Le site de l'ancienne usine Aleris est sous le coup de trois ordonnances du ministère du Développement durable, de l'Environnement, de la Faune et des Parcs.

Aleris: 1,5 M$ d'argent public englouti

Le dossier de la décontamination des terrains de l'ancienne usine Aleris commence à prendre des proportions importantes.
À ce jour, le ministère du Développement durable, de l'Environnement, de la Faune et des Parcs (MDDEFP) estime avoir englouti tout près de 1,5 M$ dans diverses opérations de nettoyage et de sécurisation des lieux. De l'argent public que le ministère tente présentement de se faire rembourser par le propriétaire des lieux, Tim Martinez et sa compagnie, Corporation TR.
C'est que le site est sous le coup de trois ordonnances du ministère. La première visait le nettoyage des lieux des produits toxiques et avait pour effet de suspendre les travaux de démolition en attendant que ce nettoyage soit réalisé.
La seconde, émise en février 2011, forçait le propriétaire des lieux à exploiter le système de récupération des hydrocarbures des eaux souterraines pour éviter qu'elles ne migrent hors du site, en plus de la caractérisation du sol et des eaux souterraines.
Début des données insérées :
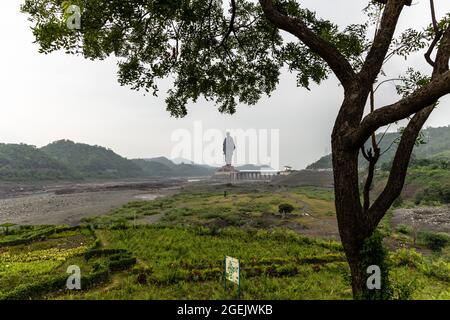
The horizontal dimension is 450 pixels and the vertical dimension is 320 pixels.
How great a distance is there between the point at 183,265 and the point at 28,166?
135 meters

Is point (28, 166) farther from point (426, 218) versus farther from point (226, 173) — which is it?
point (426, 218)

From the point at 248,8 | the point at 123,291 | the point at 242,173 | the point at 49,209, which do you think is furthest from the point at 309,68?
the point at 242,173

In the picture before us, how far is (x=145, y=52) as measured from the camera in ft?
34.0

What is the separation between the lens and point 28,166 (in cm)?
12212

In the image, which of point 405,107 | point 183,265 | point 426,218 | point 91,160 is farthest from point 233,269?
point 91,160

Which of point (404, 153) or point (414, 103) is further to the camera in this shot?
point (404, 153)

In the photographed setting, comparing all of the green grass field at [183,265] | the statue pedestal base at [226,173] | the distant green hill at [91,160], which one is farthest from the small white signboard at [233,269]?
the distant green hill at [91,160]

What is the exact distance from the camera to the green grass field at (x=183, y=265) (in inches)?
412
La troisième ordonnance, datant de juin 2013, exigeait la disposition de manière sécuritaire et légale des matières résiduelles dangereuses présentes sur le site.
Dans les trois cas, les ordonnances n'ont pas été respectées par l'actuel propriétaire, confirme Stéphanie Lemieux, porte-parole pour le MDDEFP en Mauricie. «À ce jour, le ministère a dépensé un total de 1,5 M$ pour l'exécution de ces ordonnances. Nous avons pris une hypothèque légale sur les lieux pour s'assurer de récupérer cet argent», signale Mme Lemieux. À noter que l'entreprise en charge de la démolition, Recyclage Arctic Béluga, a aussi contracté une hypothèque légale sur les lieux.
Depuis 2011, le ministère assume le suivi du pompage des eaux souterraines pour éviter la migration des eaux contaminées aux hydrocarbures.
Plusieurs contrats ont également été donnés pour procéder à l'élimination des BPC présents sur le site, et trois sections de l'usine ont été décontaminées, en plus de l'entreposage des matières dangereuses et de la sécurité sur le terrain.
Très prochainement, un appel d'offres pour l'élimination des matières dangereuses et la décontamination des bâtiments sera lancé par le MDDEFP. Par la suite, une caractérisation des lieux sera faite pour obtenir un portrait précis de la contamination du terrain.
Au sens de la loi, autant le propriétaire du terrain que les responsables de la contamination peuvent être tenus responsables des dégâts causés. Pourquoi alors est-ce seulement le propriétaire actuel qui est visé par les actions du MDDEFP, alors que des compagnies comme Alcoa, Corus et la Société générale de financement pourraient être impliquées dans la contamination passée?
«Pour le moment, les actions que nous avons prises l'étaient sur des mesures qui relevaient de la responsabilité du propriétaire actuel. Pour la suite, et la décontamination totale du terrain, tout est entre les mains de nos avocats, et aucun recours n'est écarté pour le moment», ajoute Stéphanie Lemieux.
Quant à l'enquête présentement en cours, dès qu'elle aura été complétée, le dossier sera transmis au Directeur des poursuites criminelles et pénales, qui pourrait choisir de porter des accusations pénales contre Corporation TR et Tim Martinez.